Purdue News

August 2004

A monthly letter from President Martin C. Jischke

America's land-grant universities were born in the 19th century out of the vision of men like Thomas Jefferson and Abraham Lincoln, as well as Justin Morrill, whose name will forever be linked to a law that transformed our nation.

The Morrill Act was based on the then-revolutionary idea that the development of a person's abilities was more important than the circumstances into which he or she was born. It recognized education as the means of developing a tremendous amount of human potential, creating not only individual success, but also great social and economic benefits.

As a new academic year begins at Purdue, I am privileged to watch the surge of energy that comes to our campuses every fall.
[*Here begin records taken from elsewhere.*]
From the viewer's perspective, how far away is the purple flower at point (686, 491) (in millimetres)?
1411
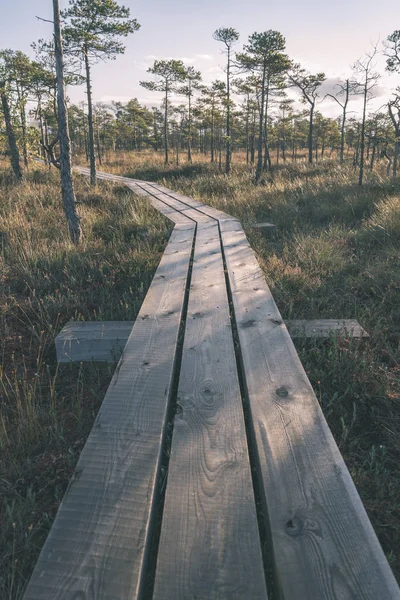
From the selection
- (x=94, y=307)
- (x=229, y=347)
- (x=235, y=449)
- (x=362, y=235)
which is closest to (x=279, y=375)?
(x=229, y=347)

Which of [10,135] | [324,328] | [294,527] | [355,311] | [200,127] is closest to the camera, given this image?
[294,527]

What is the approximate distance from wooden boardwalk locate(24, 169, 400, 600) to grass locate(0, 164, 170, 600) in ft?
1.20

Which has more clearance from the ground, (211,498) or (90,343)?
(211,498)

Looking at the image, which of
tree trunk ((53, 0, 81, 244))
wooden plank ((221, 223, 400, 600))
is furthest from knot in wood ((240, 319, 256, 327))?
tree trunk ((53, 0, 81, 244))

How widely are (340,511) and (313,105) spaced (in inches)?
1318

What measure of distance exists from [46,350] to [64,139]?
177 inches

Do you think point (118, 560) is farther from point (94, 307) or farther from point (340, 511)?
point (94, 307)

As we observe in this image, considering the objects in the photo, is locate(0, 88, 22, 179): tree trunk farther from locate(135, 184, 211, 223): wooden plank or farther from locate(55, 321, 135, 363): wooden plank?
locate(55, 321, 135, 363): wooden plank

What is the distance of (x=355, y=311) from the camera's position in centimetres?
327

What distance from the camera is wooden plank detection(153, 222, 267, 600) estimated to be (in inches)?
35.3

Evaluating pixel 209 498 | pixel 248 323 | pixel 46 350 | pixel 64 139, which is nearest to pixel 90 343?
pixel 46 350

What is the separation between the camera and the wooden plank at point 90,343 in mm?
2600

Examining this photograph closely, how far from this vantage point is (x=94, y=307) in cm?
365

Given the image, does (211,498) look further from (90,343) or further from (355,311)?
(355,311)
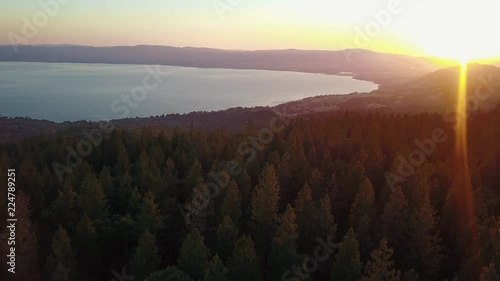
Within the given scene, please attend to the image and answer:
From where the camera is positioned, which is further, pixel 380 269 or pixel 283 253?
pixel 283 253

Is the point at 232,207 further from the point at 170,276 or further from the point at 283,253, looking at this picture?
the point at 170,276

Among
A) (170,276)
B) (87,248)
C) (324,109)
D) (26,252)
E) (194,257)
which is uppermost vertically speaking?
(324,109)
But even more exciting is the realization that, of all the thousands of students thronging to classes and partaking in activities, the vast majority will fulfill their dreams and find both professional and personal success. This is the amazing thing about higher education: If we give highly motivated people access to it and the kind of support a great university can provide, it almost never fails.
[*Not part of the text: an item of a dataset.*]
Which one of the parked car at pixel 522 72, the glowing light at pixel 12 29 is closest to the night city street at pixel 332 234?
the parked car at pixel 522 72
This is one of the reasons I am very excited about a very special scholarship program we have launched this year. The Purdue Opportunity Awards are designed to extend the promise of a Purdue education to people from throughout Indiana who – without the program – might face insurmountable obstacles to earning a college degree. The Opportunity Awards are designed to pay for tuition, room and board for a high-need incoming freshman from each of the state's 92 counties.

The first group of freshmen to benefit from this program started classes when the fall semester began on August 23. Later that week, we held a dinner to welcome these 90 students and their parents to the Purdue family.
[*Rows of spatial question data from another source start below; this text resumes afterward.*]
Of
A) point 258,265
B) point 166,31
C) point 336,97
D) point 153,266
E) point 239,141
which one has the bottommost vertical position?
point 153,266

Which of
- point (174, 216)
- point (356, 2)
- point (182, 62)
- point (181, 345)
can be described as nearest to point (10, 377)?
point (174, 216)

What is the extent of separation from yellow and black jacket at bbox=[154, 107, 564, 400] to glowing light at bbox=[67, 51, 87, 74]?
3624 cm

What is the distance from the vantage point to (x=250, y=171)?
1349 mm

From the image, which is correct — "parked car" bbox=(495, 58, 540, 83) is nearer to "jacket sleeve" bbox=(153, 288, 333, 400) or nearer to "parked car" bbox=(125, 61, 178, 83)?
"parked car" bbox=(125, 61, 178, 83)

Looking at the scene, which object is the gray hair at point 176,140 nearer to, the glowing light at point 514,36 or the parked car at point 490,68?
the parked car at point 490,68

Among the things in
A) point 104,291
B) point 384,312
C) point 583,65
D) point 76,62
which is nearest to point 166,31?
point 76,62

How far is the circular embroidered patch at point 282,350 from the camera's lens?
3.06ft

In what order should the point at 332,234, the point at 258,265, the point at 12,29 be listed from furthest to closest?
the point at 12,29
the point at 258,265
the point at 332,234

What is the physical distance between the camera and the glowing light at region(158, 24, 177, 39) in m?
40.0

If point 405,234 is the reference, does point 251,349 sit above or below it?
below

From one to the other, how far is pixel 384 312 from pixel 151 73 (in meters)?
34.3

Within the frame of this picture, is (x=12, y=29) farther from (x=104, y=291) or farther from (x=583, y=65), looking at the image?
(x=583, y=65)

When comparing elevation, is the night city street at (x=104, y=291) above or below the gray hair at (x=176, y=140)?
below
These remarkable young people come to the university only after overcoming rigorous challenges. All of them have severe financial need, but many of them have also faced personal tragedy ranging from the death of family members to illness, abandonment and abuse. Yet each of them has completed high school and maintained an academic record strong enough for admission to Purdue.

The Purdue Opportunity Awards scholarship combines federal, state and institutional funding with gifts made by Purdue donors to provide a financial aid package equal to the student's tuition, room and board for their freshman year. In the second year, recipients will receive up to an additional $2,500 to help fill the gap after federal, state and institutional aid has been awarded. The students also will receive financial counseling to help them secure other sources of financial support to continue their education.

In order to identify qualified students, Purdue staff work with a variety of educational professionals and community resources in every county, including guidance counselors, teachers, Purdue Extension offices, and YMCA and YWCA facilities. If you know of students who might qualify, you can contact Sarah Helm, Opportunity Awards Coordinator, at Purdue University, Schleman Hall, 475 Stadium Mall Drive, West Lafayette, IN 47907-2050, or e-mail poa@purdue.edu.

The university is determined to provide each of these students the financial and other support needed to allow them to earn a degree. Despite the support offered by this wonderful program, these young people are not likely to find the path to a college degree easy. The challenges that have made them eligible for the scholarship will still be there. However, they have demonstrated determination, ability and spirit that prove they can succeed.

The Purdue Opportunity Awards are the helping hand they need to get them past the final obstacles to a degree and a new and better life. I'm very optimistic that these students will make the most of this opportunity. When they receive their Purdue diplomas, they will be fulfilling the greatest promise of the land-grant ideal.